To me, trying to hit the ball means being just going out there and trying your best. Realizing some of the balls might whiz past you, some of them might even hit you... but some of them, you will hit... and some, you might even knock right out of the park!
So today, when I went to work, I tried on a whole new attitude. I was really nervous and anxious ahead of time, but I just thought, "I am going to face this. I might be anxious, but I can deal with it. Whatever happens, I'll survive it."
And I actually had a really good day! I only had to work four hours, but it was as a teacher and not as an assistant, so I made as much as I would have made in a full day as an assistant! I worked as a Title I teacher. That means I pretty much worked with small groups of kids, for half an hour at a time. Even though some people warned me that the Portland suburb I was going to was a rough one that I should try to avoid, it turned out to be a pretty nice school, and the kids (even though they were "regular education" kids, because Title I works with children who are just behind in their skills but are not particularly eligible for special ed) were very nice and respectful and fairly well-behaved.
The teacher I was subbing for was actually there part of the time, because her meeting got cancelled, so she sort of observed (not on purpose... just as she was passing through the room) me working with a reading group of 4th graders. They were talkative and had trouble focusing and sitting still, like 9 and 10 year olds can be, but I think I did an okay job at managing them and getting them to practice reading. Later, the teacher said she thought I did a great job with them, and asked if I'd be willing to sub for her again!
I decided to take a swing, and I hit the ball!
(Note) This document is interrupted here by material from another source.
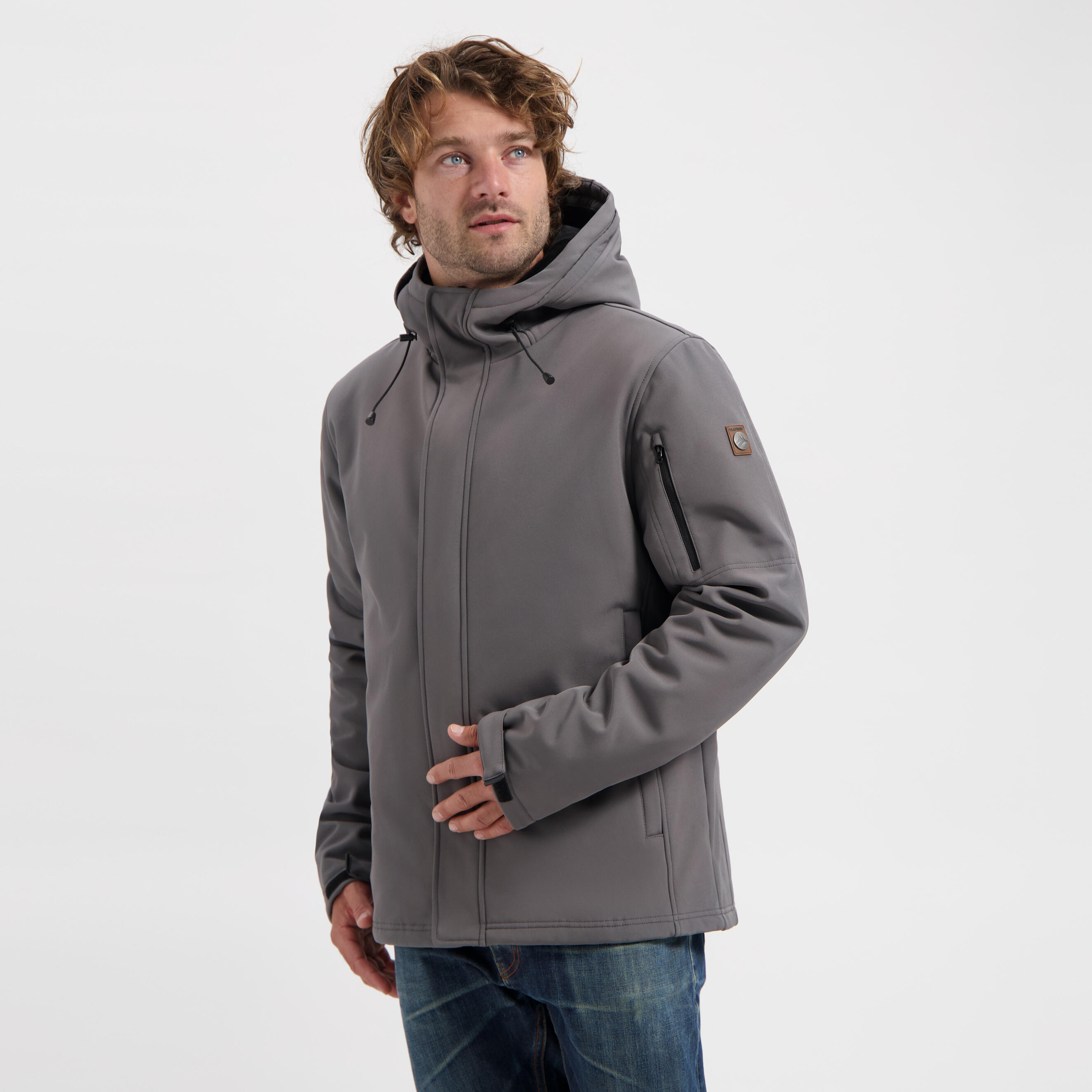 Outdoor Softshell Jacke Wasserdicht und winddicht Herren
I am definitely not saying that my anxiety is cured now. I am still anxious. I'm just saying that this has helped me be more open to facing things in spite of my anxiety. And I just accepted a job for the rest of the week (as an assistant... always a gamble to decide whether to take an assistant job or hold out for a teaching job, but I decided to just go with it) and although I am going to be nervous, just knowing that I am going to "take a swing" makes me feel a lot better!